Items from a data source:
┌────────
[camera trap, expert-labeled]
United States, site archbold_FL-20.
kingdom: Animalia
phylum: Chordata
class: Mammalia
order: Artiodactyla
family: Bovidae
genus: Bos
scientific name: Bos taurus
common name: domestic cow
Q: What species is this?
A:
└────────
- [Directions for this task]: Set down the entries again exactly as they are.

- [Result of the exercise]:
[camera trap, expert-labeled]
United States, site archbold_FL-20.
kingdom: Animalia
phylum: Chordata
class: Mammalia
order: Artiodactyla
family: Bovidae
genus: Bos
scientific name: Bos taurus
common name: domestic cow
Q: What species is this?
A:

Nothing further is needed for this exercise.